Show Summary Details

Preview

Background and Aims

Although the causes and consequences of seedling herbivory for plant community composition are well understood, the mechanisms by which herbivores influence plant species recruitment to the established phase remain less clear. The aim was to examine how variation in the intensity of seedling herbivory interacts with growth-defence trade-offs and herbivore feeding preferences to affect plant community development.

Methods

Using 14-d-old seedlings of Trifolium pratense and T. repens, relative growth and susceptibility to herbivory by the snail Helix aspersa was quantified to elucidate putative growth-defence trade-offs for these species. Then mixed assemblages of 14-d-old Trifolium seedlings were exposed to herbivory by zero, two, five or ten snails and determined how variation in the intensity of herbivory affected competitive interactions into the mature phase (as measured by total plant biomass at 120 d old).

* **WHAT THE TASK ASKS**
Write the next part of the abstract on snail herbivory of clover seedlings, picking up after its Methods section. The data after this point comes from a separate, unrelated source.

* **SOURCE MATERIAL**
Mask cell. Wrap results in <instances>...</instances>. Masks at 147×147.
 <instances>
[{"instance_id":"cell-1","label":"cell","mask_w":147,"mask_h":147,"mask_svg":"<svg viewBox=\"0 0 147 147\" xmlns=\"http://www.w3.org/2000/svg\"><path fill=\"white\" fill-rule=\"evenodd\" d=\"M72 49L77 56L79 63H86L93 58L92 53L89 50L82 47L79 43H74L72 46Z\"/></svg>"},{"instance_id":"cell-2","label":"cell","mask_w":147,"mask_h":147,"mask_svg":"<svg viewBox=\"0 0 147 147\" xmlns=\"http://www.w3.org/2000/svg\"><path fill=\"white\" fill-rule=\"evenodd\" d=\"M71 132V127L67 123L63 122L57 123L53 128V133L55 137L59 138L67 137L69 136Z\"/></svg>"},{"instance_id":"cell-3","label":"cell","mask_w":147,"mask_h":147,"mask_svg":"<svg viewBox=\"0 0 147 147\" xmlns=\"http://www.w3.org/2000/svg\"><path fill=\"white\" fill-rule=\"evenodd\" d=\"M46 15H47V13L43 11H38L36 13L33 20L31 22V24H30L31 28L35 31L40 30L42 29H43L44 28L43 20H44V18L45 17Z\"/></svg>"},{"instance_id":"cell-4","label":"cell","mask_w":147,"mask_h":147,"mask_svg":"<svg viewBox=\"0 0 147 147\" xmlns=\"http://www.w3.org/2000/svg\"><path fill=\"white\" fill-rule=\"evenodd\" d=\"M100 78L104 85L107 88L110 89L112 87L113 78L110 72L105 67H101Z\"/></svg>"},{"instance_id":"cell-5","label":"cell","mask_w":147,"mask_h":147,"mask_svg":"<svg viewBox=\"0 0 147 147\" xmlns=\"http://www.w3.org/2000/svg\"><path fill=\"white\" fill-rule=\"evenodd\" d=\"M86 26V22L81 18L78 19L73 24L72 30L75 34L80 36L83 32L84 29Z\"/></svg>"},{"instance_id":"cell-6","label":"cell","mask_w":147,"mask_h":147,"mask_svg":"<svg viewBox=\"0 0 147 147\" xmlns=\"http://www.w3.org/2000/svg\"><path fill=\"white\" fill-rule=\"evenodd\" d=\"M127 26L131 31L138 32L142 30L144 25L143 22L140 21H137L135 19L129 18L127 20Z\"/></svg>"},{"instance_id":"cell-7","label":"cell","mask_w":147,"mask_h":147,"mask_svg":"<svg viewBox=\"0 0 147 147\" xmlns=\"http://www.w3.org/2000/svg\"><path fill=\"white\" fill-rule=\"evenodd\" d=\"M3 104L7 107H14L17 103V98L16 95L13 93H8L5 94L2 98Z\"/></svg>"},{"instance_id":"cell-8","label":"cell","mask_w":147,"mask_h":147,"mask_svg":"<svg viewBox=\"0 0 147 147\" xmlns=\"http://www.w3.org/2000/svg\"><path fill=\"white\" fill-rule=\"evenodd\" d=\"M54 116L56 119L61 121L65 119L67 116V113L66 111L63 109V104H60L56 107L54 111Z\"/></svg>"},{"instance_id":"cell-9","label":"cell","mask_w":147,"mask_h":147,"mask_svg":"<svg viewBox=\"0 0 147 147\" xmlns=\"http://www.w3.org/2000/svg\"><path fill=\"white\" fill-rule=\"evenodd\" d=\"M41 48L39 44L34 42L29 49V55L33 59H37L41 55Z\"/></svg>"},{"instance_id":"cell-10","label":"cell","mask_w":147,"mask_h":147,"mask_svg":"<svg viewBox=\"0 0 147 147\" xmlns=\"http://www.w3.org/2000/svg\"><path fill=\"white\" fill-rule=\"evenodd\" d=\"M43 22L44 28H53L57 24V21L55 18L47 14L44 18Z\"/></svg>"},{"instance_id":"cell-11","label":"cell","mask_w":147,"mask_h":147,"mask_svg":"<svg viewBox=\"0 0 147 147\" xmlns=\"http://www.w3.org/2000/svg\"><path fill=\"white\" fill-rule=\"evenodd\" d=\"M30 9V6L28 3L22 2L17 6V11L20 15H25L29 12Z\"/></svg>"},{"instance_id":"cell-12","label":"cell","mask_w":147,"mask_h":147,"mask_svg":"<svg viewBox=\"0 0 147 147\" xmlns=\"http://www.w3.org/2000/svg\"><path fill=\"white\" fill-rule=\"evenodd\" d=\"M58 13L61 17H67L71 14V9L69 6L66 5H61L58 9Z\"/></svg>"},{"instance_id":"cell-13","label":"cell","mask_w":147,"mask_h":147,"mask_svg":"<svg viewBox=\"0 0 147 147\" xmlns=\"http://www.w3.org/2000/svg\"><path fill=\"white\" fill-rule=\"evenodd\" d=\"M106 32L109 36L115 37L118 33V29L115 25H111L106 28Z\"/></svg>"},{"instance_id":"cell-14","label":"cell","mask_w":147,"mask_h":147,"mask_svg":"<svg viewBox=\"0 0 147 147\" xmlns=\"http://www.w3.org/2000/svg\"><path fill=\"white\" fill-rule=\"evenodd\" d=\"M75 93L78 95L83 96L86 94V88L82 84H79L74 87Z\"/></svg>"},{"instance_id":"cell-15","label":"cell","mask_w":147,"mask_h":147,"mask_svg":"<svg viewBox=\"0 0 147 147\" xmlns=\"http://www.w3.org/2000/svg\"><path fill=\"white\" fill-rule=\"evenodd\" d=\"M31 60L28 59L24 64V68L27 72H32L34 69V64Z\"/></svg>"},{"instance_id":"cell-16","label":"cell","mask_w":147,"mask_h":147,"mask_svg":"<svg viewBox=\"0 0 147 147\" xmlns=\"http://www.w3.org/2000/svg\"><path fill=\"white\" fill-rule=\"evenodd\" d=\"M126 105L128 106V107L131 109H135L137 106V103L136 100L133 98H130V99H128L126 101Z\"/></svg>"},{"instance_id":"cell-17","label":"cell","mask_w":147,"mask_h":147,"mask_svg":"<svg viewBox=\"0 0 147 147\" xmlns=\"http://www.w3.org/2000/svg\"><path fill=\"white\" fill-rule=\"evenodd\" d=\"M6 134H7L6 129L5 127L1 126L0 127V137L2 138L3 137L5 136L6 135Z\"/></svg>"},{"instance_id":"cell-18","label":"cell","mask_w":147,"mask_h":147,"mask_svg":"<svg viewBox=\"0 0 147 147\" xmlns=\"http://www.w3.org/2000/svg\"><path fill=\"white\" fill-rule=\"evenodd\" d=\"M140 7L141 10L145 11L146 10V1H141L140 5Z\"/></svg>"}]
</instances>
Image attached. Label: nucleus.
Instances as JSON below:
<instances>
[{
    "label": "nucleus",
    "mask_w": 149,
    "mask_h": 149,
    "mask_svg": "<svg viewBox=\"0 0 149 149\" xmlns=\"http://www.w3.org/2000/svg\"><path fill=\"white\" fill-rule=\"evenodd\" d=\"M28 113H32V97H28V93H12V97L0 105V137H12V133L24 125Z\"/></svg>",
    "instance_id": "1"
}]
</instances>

* **ANSWER BOX**
Key Results

In the absence of herbivory, communities were dominated by T. pratense; a result expected on the basis that it yielded larger and presumably more competitive seedlings. However, when seedlings were exposed to herbivory, the balance of competition shifted. At low levels of herbivory (two snails), both Trifolium species contributed equally to total plant biomass. More intense herbivory (five snails) resulted in almost total mortality of T. pratense and dominance of the mature community by T. repens. The most intense herbivory (ten snails) effectively removed all seedlings from the experimental community.

Conclusions

The study illustrates a mechanism whereby spatio-temporal fluctuations in seedling herbivory, when coupled with species-specific variation in competitive ability and sensitivity to herbivore attack, can differentially influence plant recruitment into the mature phase. This mechanism may be a key element in our attempts to understand plant species coexistence, since fluctuations in plant recruitment are fundamental to the many theories that view coexistence as a consequence of a spatio-temporal lottery for dominance over regeneration micro-sites.

Keywords: Growth-defence trade-off; lottery models; plant–animal interactions; plant size variability; seedling acceptability; seedling defence; spatio-temporal niches; Trifolium pratense; Trifolium repens

Journal Article.  4877 words.  Illustrated.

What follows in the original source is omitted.